▸ WORK TO BE COMPLETED
Reproduce word for word the entries below, from their beginning through the line containing "35.7 metres", including both the first line and that line.

====== DATA PROVIDED ======

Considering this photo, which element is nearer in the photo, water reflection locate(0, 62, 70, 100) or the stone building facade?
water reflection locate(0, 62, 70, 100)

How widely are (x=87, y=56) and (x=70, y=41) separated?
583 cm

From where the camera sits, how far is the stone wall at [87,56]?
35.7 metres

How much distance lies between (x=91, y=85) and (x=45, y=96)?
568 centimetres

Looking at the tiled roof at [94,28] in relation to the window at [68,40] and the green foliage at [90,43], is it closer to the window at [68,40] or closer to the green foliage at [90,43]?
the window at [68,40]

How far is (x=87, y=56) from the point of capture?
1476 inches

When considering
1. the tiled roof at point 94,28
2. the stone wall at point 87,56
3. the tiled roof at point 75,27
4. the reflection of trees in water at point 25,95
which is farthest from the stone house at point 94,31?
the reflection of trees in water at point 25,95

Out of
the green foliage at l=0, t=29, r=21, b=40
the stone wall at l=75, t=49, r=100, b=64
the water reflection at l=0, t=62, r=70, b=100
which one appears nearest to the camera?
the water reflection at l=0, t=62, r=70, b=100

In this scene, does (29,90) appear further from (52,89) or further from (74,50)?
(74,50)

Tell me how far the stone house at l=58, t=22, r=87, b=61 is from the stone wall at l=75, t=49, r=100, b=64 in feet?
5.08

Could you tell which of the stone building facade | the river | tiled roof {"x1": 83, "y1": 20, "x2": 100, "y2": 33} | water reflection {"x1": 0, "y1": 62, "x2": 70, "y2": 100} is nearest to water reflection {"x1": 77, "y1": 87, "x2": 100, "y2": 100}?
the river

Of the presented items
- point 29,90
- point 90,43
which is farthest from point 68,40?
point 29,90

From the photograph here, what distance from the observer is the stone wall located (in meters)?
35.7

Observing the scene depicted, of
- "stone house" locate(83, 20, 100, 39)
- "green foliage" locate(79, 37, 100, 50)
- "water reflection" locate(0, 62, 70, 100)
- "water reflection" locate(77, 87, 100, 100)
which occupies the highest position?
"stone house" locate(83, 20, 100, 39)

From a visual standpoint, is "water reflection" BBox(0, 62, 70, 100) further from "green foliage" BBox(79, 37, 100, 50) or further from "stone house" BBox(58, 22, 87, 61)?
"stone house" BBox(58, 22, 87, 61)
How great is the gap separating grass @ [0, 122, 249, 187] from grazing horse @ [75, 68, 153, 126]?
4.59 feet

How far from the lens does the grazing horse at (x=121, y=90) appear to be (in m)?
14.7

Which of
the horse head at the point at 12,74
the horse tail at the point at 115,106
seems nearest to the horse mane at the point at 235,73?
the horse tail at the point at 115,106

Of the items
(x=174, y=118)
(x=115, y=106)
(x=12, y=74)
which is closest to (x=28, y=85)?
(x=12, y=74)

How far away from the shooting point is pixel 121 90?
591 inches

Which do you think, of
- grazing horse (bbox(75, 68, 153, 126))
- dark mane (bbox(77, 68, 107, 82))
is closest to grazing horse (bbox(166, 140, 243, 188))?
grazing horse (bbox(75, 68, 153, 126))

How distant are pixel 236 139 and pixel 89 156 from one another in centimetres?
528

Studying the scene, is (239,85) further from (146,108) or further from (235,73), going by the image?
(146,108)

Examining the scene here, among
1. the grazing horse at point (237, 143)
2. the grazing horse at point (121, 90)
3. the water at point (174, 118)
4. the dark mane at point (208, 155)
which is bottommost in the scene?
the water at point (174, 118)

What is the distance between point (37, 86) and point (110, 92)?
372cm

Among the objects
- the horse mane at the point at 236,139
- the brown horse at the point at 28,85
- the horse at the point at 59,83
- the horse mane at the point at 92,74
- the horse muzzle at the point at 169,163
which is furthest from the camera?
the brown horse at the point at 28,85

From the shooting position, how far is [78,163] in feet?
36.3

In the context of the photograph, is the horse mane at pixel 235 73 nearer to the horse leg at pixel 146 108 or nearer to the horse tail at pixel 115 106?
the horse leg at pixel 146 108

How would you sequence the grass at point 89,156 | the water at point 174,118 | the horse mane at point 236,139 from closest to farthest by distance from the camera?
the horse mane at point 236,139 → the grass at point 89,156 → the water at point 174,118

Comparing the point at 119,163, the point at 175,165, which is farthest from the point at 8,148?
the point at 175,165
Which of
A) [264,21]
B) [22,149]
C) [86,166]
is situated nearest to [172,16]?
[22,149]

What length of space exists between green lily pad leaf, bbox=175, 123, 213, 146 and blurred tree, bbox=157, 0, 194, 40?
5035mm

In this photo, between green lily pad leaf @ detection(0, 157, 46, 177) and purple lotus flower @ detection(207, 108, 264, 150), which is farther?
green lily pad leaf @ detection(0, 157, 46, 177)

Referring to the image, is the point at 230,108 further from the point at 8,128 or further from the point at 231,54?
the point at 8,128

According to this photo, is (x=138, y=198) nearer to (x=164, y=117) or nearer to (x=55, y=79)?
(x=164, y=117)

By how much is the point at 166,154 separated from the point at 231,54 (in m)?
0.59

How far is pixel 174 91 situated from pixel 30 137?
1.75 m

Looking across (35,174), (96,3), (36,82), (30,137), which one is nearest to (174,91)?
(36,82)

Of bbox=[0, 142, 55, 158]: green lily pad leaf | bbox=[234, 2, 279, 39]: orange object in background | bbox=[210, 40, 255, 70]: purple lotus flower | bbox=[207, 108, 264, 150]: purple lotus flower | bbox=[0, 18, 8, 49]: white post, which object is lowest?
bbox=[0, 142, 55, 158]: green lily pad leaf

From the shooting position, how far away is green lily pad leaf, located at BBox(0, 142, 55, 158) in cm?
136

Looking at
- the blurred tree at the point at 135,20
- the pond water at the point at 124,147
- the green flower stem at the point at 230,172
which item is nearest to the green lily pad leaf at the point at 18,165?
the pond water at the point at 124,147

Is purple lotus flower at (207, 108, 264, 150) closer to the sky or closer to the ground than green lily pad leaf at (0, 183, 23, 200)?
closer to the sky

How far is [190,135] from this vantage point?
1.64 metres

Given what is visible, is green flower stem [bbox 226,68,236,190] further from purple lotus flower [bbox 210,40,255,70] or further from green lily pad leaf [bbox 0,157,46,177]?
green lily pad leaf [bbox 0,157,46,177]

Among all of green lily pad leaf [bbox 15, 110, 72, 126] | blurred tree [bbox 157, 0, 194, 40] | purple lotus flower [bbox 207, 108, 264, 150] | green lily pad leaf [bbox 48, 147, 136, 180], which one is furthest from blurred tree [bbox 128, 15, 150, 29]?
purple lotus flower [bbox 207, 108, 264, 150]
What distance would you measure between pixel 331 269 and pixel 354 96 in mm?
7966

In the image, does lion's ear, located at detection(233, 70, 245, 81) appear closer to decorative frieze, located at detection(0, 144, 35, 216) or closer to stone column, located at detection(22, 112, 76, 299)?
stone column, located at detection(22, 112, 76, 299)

======

▸ THE REPLY
Considering this photo, which element is nearer in the photo, water reflection locate(0, 62, 70, 100) or the stone building facade?
water reflection locate(0, 62, 70, 100)

How widely are (x=87, y=56) and (x=70, y=41) separated?
583 cm

From where the camera sits, how far is the stone wall at [87,56]?
35.7 metres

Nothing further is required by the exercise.